Получи случайную криптовалюту за регистрацию!

Мы приехали на шахту уже ближе к вечеру. Немного постояли на п | Черных и его коростели

Мы приехали на шахту уже ближе к вечеру. Немного постояли на проходной – ждали разрешения пройти на режимную территорию. Я кивнул уже знакомым коллегам; пару часов назад пересекались на последствиях другого обстрела, в частном секторе. Наконец за нами пришёл сотрудник шахты – отвести к нужному цеху.

За проходной раскинулись пейзажи из серии игр S.T.A.L.K.E.R. Советская индустриальная архитектура, здания для тяжелой и непонятной посторонним работы. Мир выцветших красок и ржавого железа, где самое яркое пятно – смятая сигаретная пачка на выщербленном асфальте. А цех на первый взгляд оказался копией заброшенных заводов на окраинах Москвы, где мы любили лазить подростками. Только через пару минут я понял: у нас всю начинку давно продали на лом, а здесь люди упрямо продолжают любить свои странные металические штуки. Продолжают жить в мире угля, железа и густых заводских шумов. Поэтому в цеху я увидел много ярких красок – красные кабели, белые бочки, жёлтые и зелёные силовые установки.

Я сфотографировал разбитое стекло, присыпанное пылью оборудование, мелкий осколок от снаряда или ракеты, чёрт его разберёт...

И только потом я увидел мертвого человека.

Он лежал на боку, спиной ко мне. У меня перехватило дыхание; я вглядывался в фон, чтобы не увидеть деталей. Синий – цвет металлических шкафчиков; оранжевый – отлетевшей каски; серый – густой пыли, которая засыпала разодранную спецовку и мёртвое лицо. А уже поверх пыли было красное. Совсем немного.

Я спросил сопровождающего, как это произошло.

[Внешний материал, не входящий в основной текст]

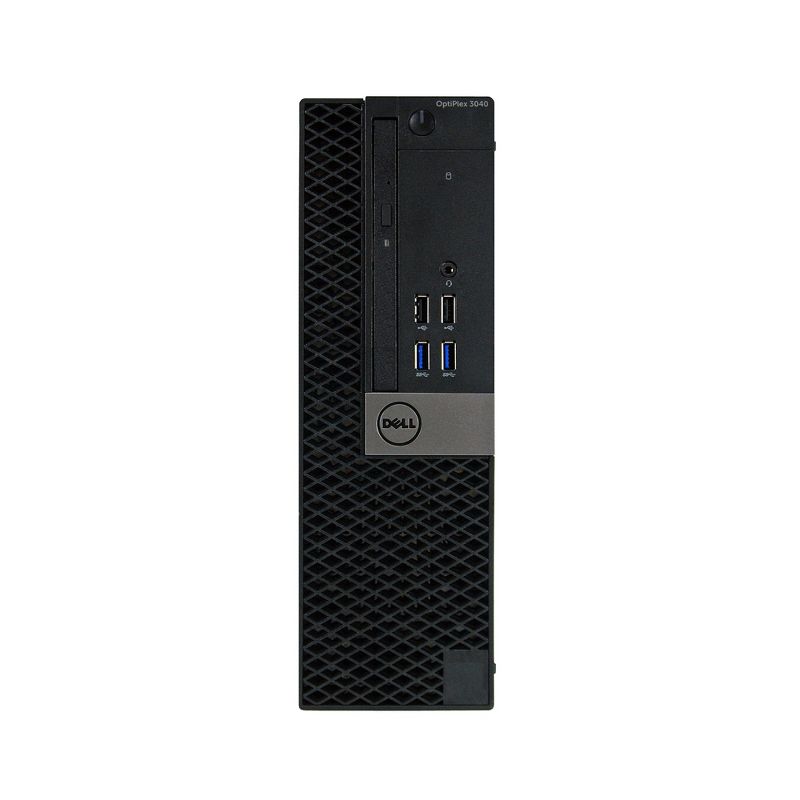 Dell 3040-SFF Certified Pre-Owned PC, Core i5-6500 3.2GHz Processor, 8GB Ram, 256GB SSD DVDRW, Win10P64, Manufacturer Refurbished, 2 of 4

– Ребята работали вон там, – указал он на дальний конец цеха. – Поднимали катушку с кабелем. Вон, где тельфер. Видно, что первый прилёт был туда: перебило канат, катушка упала. Получили ранения два человека. Ребята их отнесли вон в то здание, потому что здесь выбило свет. Начали им там первую помощь оказывать... Потом частично вернулись сюда, хотели здесь прятаться. А второй прилёт был сюда же – через десять минут. Кто-то успел, кто-то нет... Даже в той комнате, где вроде безопасно, их всё равно застигло. Там осколочные ранения были у ребят.
Вы знаете, как звали этого человека?
– Да. Агиенко Виталий Леонидович. Бригадир этого цеха был. 36 лет, кажется.
 
Моложе меня, подумал я. И сфотографировал мёртвое тело с той точки, где его увидел. Старался не всматриваться, просто сделал несколько кадров. Но потом подумал, что всё-таки нужно собраться, обойти мёртвого человека и сфотографировать с другого ракурса. Так будет профессионально. Так будет нагляднее. Так будет доходчивее.

Так я и поступил. Руки почти не дрожали, и я даже успел подумать, что, кажется, привык к тому, к чему привыкать нельзя.
 
А потом в цех зашла мать погибшего.
 
Я понял это по тому, как медленно она шла к телу, застывая перед каждым шагом. Дойдя, женщина наклонилась к мёртвому сыну, всхлипнула и произнесла: «Солнышко... как же...» Затем она упала на колени и завыла. Наш провожатый, неловко потоптавшись, подошел к ней. Наклонился, обнял. Но она этого не замечала. Она лежала на мёртвом теле, рыдала и повторяла одно слово: «Зайчик, зайчик мой, зайчик, зайчик, зайчик, зайчик, зайчик, зааайчик...»
 
Всю долгую дорогу до проходной я слышал её плач из разрушенного цеха.